--- Records for this task Enclosed Below ---

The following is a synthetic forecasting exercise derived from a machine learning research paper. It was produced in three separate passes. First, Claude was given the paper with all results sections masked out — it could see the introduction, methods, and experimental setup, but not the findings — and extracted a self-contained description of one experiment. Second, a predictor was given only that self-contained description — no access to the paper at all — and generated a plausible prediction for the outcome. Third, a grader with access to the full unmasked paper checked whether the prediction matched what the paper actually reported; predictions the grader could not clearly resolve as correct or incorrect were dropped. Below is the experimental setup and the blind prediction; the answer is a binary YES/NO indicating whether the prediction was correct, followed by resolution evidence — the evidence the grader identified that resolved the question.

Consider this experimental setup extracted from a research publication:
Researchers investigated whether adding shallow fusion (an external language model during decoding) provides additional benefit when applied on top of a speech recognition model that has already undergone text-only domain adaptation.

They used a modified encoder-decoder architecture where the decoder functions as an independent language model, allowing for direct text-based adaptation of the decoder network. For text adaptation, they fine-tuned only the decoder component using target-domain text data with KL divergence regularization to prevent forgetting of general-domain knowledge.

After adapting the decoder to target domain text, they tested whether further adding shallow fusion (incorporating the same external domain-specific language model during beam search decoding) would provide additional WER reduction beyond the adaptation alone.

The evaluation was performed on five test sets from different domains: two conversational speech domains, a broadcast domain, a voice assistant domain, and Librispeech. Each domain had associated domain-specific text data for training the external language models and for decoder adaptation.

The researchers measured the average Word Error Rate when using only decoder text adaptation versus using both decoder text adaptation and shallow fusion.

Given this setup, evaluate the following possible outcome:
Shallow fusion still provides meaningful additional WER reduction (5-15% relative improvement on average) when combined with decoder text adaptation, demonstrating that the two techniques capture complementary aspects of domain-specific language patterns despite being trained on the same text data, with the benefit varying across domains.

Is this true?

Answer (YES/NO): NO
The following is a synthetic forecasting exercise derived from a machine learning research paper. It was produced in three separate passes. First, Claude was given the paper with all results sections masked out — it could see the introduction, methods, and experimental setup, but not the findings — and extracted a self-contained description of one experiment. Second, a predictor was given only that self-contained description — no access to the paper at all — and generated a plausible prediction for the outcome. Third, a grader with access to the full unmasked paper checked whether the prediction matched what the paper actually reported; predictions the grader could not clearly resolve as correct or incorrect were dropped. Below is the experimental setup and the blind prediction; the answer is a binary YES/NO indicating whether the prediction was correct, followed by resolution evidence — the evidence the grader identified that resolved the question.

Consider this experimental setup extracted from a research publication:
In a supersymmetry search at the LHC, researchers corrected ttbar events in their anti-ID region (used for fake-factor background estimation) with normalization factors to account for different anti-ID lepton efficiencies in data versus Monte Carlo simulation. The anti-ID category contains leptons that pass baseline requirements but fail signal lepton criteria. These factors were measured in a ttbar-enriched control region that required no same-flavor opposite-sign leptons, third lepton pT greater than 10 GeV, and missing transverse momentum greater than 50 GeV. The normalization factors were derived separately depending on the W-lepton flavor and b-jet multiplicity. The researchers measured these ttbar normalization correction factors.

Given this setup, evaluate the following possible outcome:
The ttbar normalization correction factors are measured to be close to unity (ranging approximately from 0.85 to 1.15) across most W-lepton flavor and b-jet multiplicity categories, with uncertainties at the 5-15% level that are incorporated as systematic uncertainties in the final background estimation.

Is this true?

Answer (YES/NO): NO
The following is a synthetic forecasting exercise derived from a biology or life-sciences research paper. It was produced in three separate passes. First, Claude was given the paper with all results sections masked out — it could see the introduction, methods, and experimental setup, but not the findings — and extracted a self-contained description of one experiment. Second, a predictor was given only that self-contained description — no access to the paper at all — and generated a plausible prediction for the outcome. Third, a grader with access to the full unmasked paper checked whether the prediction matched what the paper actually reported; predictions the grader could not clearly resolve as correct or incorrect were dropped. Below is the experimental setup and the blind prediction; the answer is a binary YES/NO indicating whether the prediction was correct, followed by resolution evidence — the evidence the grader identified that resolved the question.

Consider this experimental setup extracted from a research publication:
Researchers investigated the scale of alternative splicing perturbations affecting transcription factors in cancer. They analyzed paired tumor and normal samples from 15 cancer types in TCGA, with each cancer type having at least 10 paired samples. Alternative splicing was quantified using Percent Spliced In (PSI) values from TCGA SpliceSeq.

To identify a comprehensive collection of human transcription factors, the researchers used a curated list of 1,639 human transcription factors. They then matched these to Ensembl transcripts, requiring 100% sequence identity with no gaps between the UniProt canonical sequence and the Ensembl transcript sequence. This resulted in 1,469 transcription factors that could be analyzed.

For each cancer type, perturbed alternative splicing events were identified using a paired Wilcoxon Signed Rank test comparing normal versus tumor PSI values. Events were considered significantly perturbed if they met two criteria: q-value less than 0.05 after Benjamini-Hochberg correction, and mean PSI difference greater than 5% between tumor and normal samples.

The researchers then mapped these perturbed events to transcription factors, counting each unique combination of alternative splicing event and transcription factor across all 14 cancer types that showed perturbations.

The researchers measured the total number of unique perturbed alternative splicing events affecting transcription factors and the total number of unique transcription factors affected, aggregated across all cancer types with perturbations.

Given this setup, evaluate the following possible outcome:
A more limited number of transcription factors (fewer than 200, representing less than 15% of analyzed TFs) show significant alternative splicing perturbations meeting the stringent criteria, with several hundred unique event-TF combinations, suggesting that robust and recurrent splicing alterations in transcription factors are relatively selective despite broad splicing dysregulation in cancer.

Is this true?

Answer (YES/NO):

--- End of Enclosed Records for this task ---

*Description of the task*.
Make a word-for-word transcription of the listing above.

*Answer area*.
The following is a synthetic forecasting exercise derived from a machine learning research paper. It was produced in three separate passes. First, Claude was given the paper with all results sections masked out — it could see the introduction, methods, and experimental setup, but not the findings — and extracted a self-contained description of one experiment. Second, a predictor was given only that self-contained description — no access to the paper at all — and generated a plausible prediction for the outcome. Third, a grader with access to the full unmasked paper checked whether the prediction matched what the paper actually reported; predictions the grader could not clearly resolve as correct or incorrect were dropped. Below is the experimental setup and the blind prediction; the answer is a binary YES/NO indicating whether the prediction was correct, followed by resolution evidence — the evidence the grader identified that resolved the question.

Consider this experimental setup extracted from a research publication:
Researchers investigated whether adding shallow fusion (an external language model during decoding) provides additional benefit when applied on top of a speech recognition model that has already undergone text-only domain adaptation.

They used a modified encoder-decoder architecture where the decoder functions as an independent language model, allowing for direct text-based adaptation of the decoder network. For text adaptation, they fine-tuned only the decoder component using target-domain text data with KL divergence regularization to prevent forgetting of general-domain knowledge.

After adapting the decoder to target domain text, they tested whether further adding shallow fusion (incorporating the same external domain-specific language model during beam search decoding) would provide additional WER reduction beyond the adaptation alone.

The evaluation was performed on five test sets from different domains: two conversational speech domains, a broadcast domain, a voice assistant domain, and Librispeech. Each domain had associated domain-specific text data for training the external language models and for decoder adaptation.

The researchers measured the average Word Error Rate when using only decoder text adaptation versus using both decoder text adaptation and shallow fusion.

Given this setup, evaluate the following possible outcome:
Shallow fusion still provides meaningful additional WER reduction (5-15% relative improvement on average) when combined with decoder text adaptation, demonstrating that the two techniques capture complementary aspects of domain-specific language patterns despite being trained on the same text data, with the benefit varying across domains.

Is this true?

Answer (YES/NO): NO
The following is a synthetic forecasting exercise derived from a machine learning research paper. It was produced in three separate passes. First, Claude was given the paper with all results sections masked out — it could see the introduction, methods, and experimental setup, but not the findings — and extracted a self-contained description of one experiment. Second, a predictor was given only that self-contained description — no access to the paper at all — and generated a plausible prediction for the outcome. Third, a grader with access to the full unmasked paper checked whether the prediction matched what the paper actually reported; predictions the grader could not clearly resolve as correct or incorrect were dropped. Below is the experimental setup and the blind prediction; the answer is a binary YES/NO indicating whether the prediction was correct, followed by resolution evidence — the evidence the grader identified that resolved the question.

Consider this experimental setup extracted from a research publication:
In a supersymmetry search at the LHC, researchers corrected ttbar events in their anti-ID region (used for fake-factor background estimation) with normalization factors to account for different anti-ID lepton efficiencies in data versus Monte Carlo simulation. The anti-ID category contains leptons that pass baseline requirements but fail signal lepton criteria. These factors were measured in a ttbar-enriched control region that required no same-flavor opposite-sign leptons, third lepton pT greater than 10 GeV, and missing transverse momentum greater than 50 GeV. The normalization factors were derived separately depending on the W-lepton flavor and b-jet multiplicity. The researchers measured these ttbar normalization correction factors.

Given this setup, evaluate the following possible outcome:
The ttbar normalization correction factors are measured to be close to unity (ranging approximately from 0.85 to 1.15) across most W-lepton flavor and b-jet multiplicity categories, with uncertainties at the 5-15% level that are incorporated as systematic uncertainties in the final background estimation.

Is this true?

Answer (YES/NO): NO
The following is a synthetic forecasting exercise derived from a biology or life-sciences research paper. It was produced in three separate passes. First, Claude was given the paper with all results sections masked out — it could see the introduction, methods, and experimental setup, but not the findings — and extracted a self-contained description of one experiment. Second, a predictor was given only that self-contained description — no access to the paper at all — and generated a plausible prediction for the outcome. Third, a grader with access to the full unmasked paper checked whether the prediction matched what the paper actually reported; predictions the grader could not clearly resolve as correct or incorrect were dropped. Below is the experimental setup and the blind prediction; the answer is a binary YES/NO indicating whether the prediction was correct, followed by resolution evidence — the evidence the grader identified that resolved the question.

Consider this experimental setup extracted from a research publication:
Researchers investigated the scale of alternative splicing perturbations affecting transcription factors in cancer. They analyzed paired tumor and normal samples from 15 cancer types in TCGA, with each cancer type having at least 10 paired samples. Alternative splicing was quantified using Percent Spliced In (PSI) values from TCGA SpliceSeq.

To identify a comprehensive collection of human transcription factors, the researchers used a curated list of 1,639 human transcription factors. They then matched these to Ensembl transcripts, requiring 100% sequence identity with no gaps between the UniProt canonical sequence and the Ensembl transcript sequence. This resulted in 1,469 transcription factors that could be analyzed.

For each cancer type, perturbed alternative splicing events were identified using a paired Wilcoxon Signed Rank test comparing normal versus tumor PSI values. Events were considered significantly perturbed if they met two criteria: q-value less than 0.05 after Benjamini-Hochberg correction, and mean PSI difference greater than 5% between tumor and normal samples.

The researchers then mapped these perturbed events to transcription factors, counting each unique combination of alternative splicing event and transcription factor across all 14 cancer types that showed perturbations.

The researchers measured the total number of unique perturbed alternative splicing events affecting transcription factors and the total number of unique transcription factors affected, aggregated across all cancer types with perturbations.

Given this setup, evaluate the following possible outcome:
A more limited number of transcription factors (fewer than 200, representing less than 15% of analyzed TFs) show significant alternative splicing perturbations meeting the stringent criteria, with several hundred unique event-TF combinations, suggesting that robust and recurrent splicing alterations in transcription factors are relatively selective despite broad splicing dysregulation in cancer.

Is this true?

Answer (YES/NO):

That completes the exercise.